2. Information subjects can contact the personal information security officer and the department in charge regarding all inquiries, complaints, and remedies related to personal information protection arising from the use of the Company's services (or business). The Company will promptly respond and address inquiries of information subjects.
1. Information subjects may apply for dispute resolution or consultation with the Personal Information Dispute Mediation Committee, Korea Internet & Security Agency Personal Information Infringement Report Center, and other relevant institutions, to seek resolution for personal information breaches. For other reports or consultations regarding personal information breaches, please contact the following organizations:
1) Personal Information Dispute Mediation Committee: 1833-6972 (www.kopico.go.kr)
2) Personal Information Infringement Report Center: 118 (privacy.kisa.or.kr)
3) Supreme Prosecutors' Office of the Republic of Korea: 1301 (www.spo.go.kr)
4) National Police Agency: 182 (ecrm.cyber.go.kr)
2. The Company ensures information subjects' right to self-determination of personal information and endeavors to provide consultation and remedy for damages caused by personal information breaches.
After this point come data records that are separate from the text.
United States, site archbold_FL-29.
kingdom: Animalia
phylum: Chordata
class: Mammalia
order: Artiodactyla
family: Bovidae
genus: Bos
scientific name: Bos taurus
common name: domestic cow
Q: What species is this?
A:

If reporting or consultation is necessary, please contact the following department:
1) Customer Consultation and Reporting for Personal Information Protection
Department Name: Security Office, Security Team 1
Contact: privacy@hugel-inc.com / 02-6966-1600
3. According to the provisions of Article 35 (Access to Personal Information), Article 36 (Correction or Deletion of Personal Information), and Article 37 (Suspension of Personal Information) of the ‘Personal Information Protection Act’, individuals who have suffered infringement of rights or interests due to the actions or omissions of a public institution’s head in response to requests based on those provisions may file an administrative appeal in accordance with the Administrative Appeals Act.
1) Central Administrative Appeals Commission: (Without area code) 110 (www.simpan.go.kr)
1. This Privacy Policy will be effective from April 1, 2024.
2. In the event of changes to the Privacy Policy, we will provide access to previous versions on this page.